## Questions
1. Answer these questions about the email below, one answer per line, marked the same way:
(a) On what date and at what time was the email sent?
(b) Which function does the quoted text say would normally implement the operation of finding such a page?
(c) Which case does Alex Tomas say he is mostly worried about?
2. List every recipient in the Cc field of the email below, with each one's address.

===== Text segment

From: Andrew Morton <akpm@linux-foundation.org>
To: Alex Tomas <alex@clusterfs.com>
Cc: Andreas Dilger <adilger@clusterfs.com>,
Linus Torvalds <torvalds@linux-foundation.org>,
Marat Buharov <marat.buharov@gmail.com>,
Mike Galbraith <efault@gmx.de>,
LKML <linux-kernel@vger.kernel.org>,
Jens Axboe <jens.axboe@oracle.com>,
"linux-ext4@vger.kernel.org" <linux-ext4@vger.kernel.org>
Subject: Re: [ext3][kernels >= 2.6.20.7 at least] KDE going comatose when FS is under heavy write load (massive starvation)
Date: Fri, 4 May 2007 01:02:12 -0700 [thread overview]
Message-ID: <20070504010212.ce6eca53.akpm@linux-foundation.org> (raw)
In-Reply-To: <463AE32A.5000902@clusterfs.com>
On Fri, 04 May 2007 11:39:22 +0400 Alex Tomas <alex@clusterfs.com> wrote:
> Andrew Morton wrote:
> > I'm still not understanding. The terms you're using are a bit ambiguous.
> >
> > What does "find some dirty unallocated blocks" mean? Find a page which is
> > dirty and which does not have a disk mapping?
> >
> > Normally the above operation would be implemented via
> > ext4_writeback_writepage(), and it runs under lock_page().
>
> I'm mostly worried about delayed allocation case. My impression was that
> holding number of pages locked isn't a good idea, even if they're locked
> in index order. so, I was going to turn number of pages writeback, then
> allocate blocks for all of them at once, then put proper blocknr's into
> bh's (or PG_mappedtodisk?).

==========
===== Given material

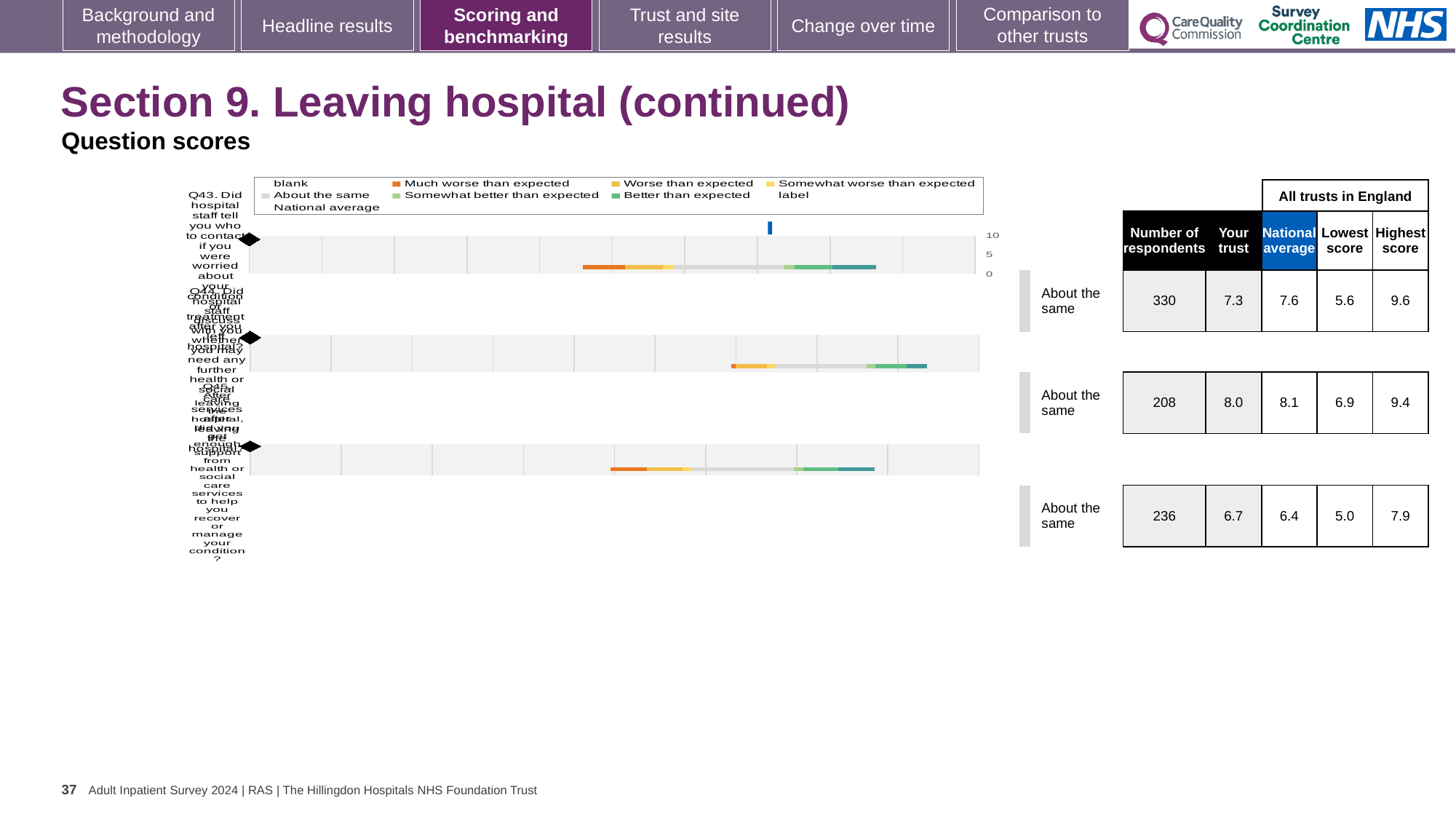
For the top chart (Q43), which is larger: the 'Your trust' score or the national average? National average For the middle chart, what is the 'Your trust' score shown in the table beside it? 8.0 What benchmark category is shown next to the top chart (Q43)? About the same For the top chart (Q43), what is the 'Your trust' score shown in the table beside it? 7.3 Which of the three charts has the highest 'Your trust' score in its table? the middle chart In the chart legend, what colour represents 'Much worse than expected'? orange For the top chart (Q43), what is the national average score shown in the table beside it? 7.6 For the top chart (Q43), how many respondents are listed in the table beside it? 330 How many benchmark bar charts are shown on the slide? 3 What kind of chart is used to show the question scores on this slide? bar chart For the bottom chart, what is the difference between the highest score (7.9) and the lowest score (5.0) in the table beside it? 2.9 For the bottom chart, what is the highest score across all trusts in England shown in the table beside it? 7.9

==========

## Answer set
1.
(a) Fri, 4 May 2007, 01:02:12 -0700
(b) ext4_writeback_writepage()
(c) The delayed allocation case

2.
Andreas Dilger <adilger@clusterfs.com>
Linus Torvalds <torvalds@linux-foundation.org>
Marat Buharov <marat.buharov@gmail.com>
Mike Galbraith <efault@gmx.de>
LKML <linux-kernel@vger.kernel.org>
Jens Axboe <jens.axboe@oracle.com>
"linux-ext4@vger.kernel.org" <linux-ext4@vger.kernel.org>